Some information for this article came from "With the Power of Justice in Our Eyes: A Handbook for Educators and activists on the Crisis in Prisons" by the Prison Activist Resource Center (PARC),P.O. Box 3201, Berkeley, CA 94703. A copy is available for loan to members of the Civic Media Center, 1021 W. Univ. Ave., 373-0010.
Community Boards: A model of restorative justice
It was the notion of restorative justice--and seeing that the criminal justice system was not actually dealing with the problems, that led students in Community Prisoners Action to launch a program called "Community Boards" in which impartial community mediators would hear a case outside of the court and legal system.
"You find out in so many cases of violence there's been a long history of an ongoing dispute leading up to it." Self explained. "So by giving both a neutral atmosphere in which they could express their point of view and facilitators validate each of them, as they lay out their position, people become reconciled. It doesn't mean there's no guilt, we're just not interested in guilt.

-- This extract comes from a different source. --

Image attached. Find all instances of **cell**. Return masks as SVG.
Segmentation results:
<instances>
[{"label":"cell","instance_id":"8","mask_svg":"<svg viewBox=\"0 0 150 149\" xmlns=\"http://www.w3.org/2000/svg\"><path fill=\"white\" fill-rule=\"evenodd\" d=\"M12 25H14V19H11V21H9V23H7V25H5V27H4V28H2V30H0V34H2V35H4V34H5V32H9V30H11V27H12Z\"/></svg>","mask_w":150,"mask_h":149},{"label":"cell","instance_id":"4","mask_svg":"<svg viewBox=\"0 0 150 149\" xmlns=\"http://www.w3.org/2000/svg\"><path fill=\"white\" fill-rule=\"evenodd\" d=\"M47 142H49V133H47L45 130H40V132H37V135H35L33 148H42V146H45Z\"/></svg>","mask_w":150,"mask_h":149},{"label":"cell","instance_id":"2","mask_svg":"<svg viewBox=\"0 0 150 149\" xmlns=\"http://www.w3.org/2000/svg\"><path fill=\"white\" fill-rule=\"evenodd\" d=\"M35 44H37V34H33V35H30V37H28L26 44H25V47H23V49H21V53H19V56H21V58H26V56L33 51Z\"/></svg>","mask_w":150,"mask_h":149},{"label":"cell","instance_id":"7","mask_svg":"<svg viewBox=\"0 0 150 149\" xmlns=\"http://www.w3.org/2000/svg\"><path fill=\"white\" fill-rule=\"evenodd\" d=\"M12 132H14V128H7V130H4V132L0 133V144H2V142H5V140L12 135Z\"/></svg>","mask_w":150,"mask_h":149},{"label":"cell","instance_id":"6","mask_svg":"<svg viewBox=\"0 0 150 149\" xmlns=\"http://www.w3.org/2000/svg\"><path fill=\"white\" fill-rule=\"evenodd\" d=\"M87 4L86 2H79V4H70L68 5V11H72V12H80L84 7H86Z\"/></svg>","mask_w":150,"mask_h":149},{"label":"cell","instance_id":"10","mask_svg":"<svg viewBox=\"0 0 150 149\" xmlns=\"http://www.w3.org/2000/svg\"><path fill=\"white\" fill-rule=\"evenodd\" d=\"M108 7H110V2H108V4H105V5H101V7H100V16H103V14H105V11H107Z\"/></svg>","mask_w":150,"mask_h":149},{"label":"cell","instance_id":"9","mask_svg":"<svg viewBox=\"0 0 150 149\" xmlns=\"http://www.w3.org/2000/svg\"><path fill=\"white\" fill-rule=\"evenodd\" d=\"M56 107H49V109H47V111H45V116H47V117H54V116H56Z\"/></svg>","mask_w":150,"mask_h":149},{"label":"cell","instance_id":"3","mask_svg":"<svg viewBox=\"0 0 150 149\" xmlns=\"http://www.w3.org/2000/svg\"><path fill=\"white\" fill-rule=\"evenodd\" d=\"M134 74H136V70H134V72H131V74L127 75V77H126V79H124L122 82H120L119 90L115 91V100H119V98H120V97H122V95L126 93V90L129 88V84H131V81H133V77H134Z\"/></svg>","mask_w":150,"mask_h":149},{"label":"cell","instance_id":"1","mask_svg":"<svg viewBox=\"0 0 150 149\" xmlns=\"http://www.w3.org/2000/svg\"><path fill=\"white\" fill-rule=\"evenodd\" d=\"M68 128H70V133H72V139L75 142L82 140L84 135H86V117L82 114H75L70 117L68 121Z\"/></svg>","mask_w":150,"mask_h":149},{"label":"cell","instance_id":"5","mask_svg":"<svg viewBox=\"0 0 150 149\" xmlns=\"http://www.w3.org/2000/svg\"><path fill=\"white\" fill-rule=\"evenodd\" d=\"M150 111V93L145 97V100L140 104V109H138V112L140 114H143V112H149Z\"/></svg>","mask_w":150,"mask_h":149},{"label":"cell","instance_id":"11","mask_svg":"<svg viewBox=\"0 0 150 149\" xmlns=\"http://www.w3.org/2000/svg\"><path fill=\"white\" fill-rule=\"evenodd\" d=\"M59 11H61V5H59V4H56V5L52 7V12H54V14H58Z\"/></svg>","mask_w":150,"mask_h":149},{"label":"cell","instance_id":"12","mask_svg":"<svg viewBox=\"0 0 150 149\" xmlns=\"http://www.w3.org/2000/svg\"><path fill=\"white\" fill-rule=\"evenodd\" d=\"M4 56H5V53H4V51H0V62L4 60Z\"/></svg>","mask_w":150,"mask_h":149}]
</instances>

"If somebody stole the woman down the street's TV, we're interested in getting her her TV back and getting something positive done to heal her wounds and at the same time incorporating the wrongdoer into a community network.
"In the adversarial system, somebody goes away hurt that they're the loser and somebody goes away puffed up that they're the winner, and a lot of times it returns them to their communities with the same volatile elements unresolved and often antagonized, and that leads to further violence....We didn't handle that many cases, but the cases we did do got people to realize that they could come out with a win-win situation. We kept seeing this one neighbor, we'd run into him everywhere, and he'd say "you know that woman that I came [to community boards] with the barking dog, she's my best friend now... she walks my dog."
"It only works if the prosecutor lets go. It's not like, if we don't like the way this works out then we're going to go to the prosecuter. You have to have it outside the system. ... There've been cases of second degree murder in which restitution instead of incarceration has happened. Somebody in a barroom brawl hits somebody with a pool cue and kills them. What sense does it make to lock that person up for 15 years? The family has to go on assistance that lost a parent and the one that goes to prison leaves a family too. Everybody's left worse off."
"It's not just the power of the state to take it back over. If anybody demand(s) that their power or place in the hierarchy disadvantage the other person, then it messes up the process.
"They could actually be a very rich person with their Mercedes Benz, and a bank president, and a kid from across the town or down the street steals their hubcaps. If the person in the Mercedes Benz said, 'Well, all they do is turn these kids back out, so if I can get my hubcaps back and go to a meeting in which this kid gets coordinated up with something positive to do after school,' then it can work."
Paul Donnelly (right) and Pete Self (second from right) speak about the Prison Education Program at a first-hand history program at the Civic Media Center July 18. Bonnie Flassig, not in photo, also spoke about the program.